Dream11 posts higher profit, revenue; auditor flags risk from GST demand
Dream11's auditor SR Batliboi & Co, an affiliate of EY, said the notices issued to the company by GST authorities seeking more than Rs 28,000 crore in past tax dues “may cast significant doubt on the group’s ability to continue as a going concern”.

The company, which is facing a tax demand for more than Rs 28,000 crore from the GST authorities, posted a profit of Rs 188 crore on revenue of Rs 6,384 crore for the year ended March 31, 2023, according to the filings sourced from Tofler.
The company’s auditor, EY affiliate SR Batliboi & Co, noted in Dream11’s financial statements that the demand over past dues “may cast significant doubt on (the) group’s ability to continue as a going concern”.
In accounting terminology, a ‘going concern’ is an entity which has sufficient resources available to continue making money and avoid the risk of bankruptcy for the foreseeable future.
The Tiger Global-backed company has contested the tax demand.
In September, ET reported that the Directorate General of GST Intelligence had issued notices worth Rs 55,000 crore to Dream11, Games 24x7 and Head Digital Works.

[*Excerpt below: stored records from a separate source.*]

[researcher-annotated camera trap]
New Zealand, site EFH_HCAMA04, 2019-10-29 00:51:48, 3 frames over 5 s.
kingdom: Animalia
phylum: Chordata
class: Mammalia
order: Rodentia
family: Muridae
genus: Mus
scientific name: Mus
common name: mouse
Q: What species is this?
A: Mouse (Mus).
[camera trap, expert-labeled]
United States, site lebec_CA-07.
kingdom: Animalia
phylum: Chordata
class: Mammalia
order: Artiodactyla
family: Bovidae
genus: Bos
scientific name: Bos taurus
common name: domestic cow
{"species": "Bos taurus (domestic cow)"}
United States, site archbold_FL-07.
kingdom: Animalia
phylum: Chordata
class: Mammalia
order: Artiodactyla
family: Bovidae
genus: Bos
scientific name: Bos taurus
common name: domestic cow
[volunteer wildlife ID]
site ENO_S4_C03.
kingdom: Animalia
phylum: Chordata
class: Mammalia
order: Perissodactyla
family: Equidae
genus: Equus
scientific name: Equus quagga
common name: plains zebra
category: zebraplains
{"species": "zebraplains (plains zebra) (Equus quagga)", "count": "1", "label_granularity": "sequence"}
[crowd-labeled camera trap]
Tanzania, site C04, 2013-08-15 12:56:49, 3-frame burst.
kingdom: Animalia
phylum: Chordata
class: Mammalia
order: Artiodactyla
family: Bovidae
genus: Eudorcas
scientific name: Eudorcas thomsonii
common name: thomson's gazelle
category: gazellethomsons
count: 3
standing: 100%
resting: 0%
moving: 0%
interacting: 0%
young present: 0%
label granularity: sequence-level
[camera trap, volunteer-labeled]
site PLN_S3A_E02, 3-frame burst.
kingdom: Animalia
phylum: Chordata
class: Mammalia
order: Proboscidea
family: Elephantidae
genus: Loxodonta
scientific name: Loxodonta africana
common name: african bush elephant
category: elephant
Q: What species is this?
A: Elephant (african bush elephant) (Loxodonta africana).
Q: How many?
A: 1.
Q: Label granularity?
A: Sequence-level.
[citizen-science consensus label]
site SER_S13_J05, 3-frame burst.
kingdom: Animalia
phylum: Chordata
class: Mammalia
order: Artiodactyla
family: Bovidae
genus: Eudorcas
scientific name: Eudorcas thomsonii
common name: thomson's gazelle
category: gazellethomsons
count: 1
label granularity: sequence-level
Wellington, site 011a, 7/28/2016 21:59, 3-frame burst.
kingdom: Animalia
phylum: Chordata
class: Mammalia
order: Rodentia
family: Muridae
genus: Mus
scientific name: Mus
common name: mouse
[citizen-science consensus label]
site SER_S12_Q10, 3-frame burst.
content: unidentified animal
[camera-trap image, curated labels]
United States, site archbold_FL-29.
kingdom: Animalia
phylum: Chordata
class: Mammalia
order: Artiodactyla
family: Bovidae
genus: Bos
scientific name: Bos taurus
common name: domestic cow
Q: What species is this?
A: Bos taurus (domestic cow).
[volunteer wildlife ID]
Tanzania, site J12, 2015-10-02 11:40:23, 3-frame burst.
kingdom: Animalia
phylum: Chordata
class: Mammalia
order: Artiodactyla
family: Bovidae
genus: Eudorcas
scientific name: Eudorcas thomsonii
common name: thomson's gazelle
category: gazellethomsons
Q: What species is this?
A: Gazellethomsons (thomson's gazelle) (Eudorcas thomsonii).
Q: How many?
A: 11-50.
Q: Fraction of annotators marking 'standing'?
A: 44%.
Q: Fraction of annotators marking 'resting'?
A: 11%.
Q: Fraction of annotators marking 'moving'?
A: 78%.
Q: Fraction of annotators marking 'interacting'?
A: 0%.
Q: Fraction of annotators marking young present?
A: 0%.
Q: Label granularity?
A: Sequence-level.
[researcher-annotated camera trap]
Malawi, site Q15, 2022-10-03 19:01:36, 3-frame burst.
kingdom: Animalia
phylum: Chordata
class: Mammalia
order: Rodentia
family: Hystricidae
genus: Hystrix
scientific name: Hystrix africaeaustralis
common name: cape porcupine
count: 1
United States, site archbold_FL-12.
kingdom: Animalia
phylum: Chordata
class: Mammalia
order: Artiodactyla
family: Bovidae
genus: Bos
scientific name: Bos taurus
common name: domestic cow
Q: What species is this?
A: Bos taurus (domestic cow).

After the implementation of the new GST regime for online real money games in October 2023, Dream11 had projected a significant worsening of its financial performance and cut its profit target for FY24 by 80%.
Under the new regime, online real money gaming platforms are subjected to a 28% levy on the full face value of bets placed, compared with 18% tax paid earlier on the platform fee, or the gross gaming revenue (GGR).
GGR, which is a percentage of bets placed on the platform, is the only source of operating revenue for Dream11, according to the company.
Dream11 is the biggest fantasy sports platform in India by revenue.
On December 6, Mobile Premier League (MPL) reported a narrower loss of $37.04 million for FY23, compared with $194.47 million the previous year. Revenue grew 63%, while expenses reduced.
In November, ET reported that Dream11’s parent company Dream Sports, was seeking to become a sporting conglomerate, as the fantasy sports platform — its core business — grappled with GST issues.
Cofounder and CEO Harsh Jain had said in an interview at the time that Dream Sports would look at making strategic bets on sports and allied sectors such as sports commerce, content, experiences, fitness and healthtech to widen its revenue streams.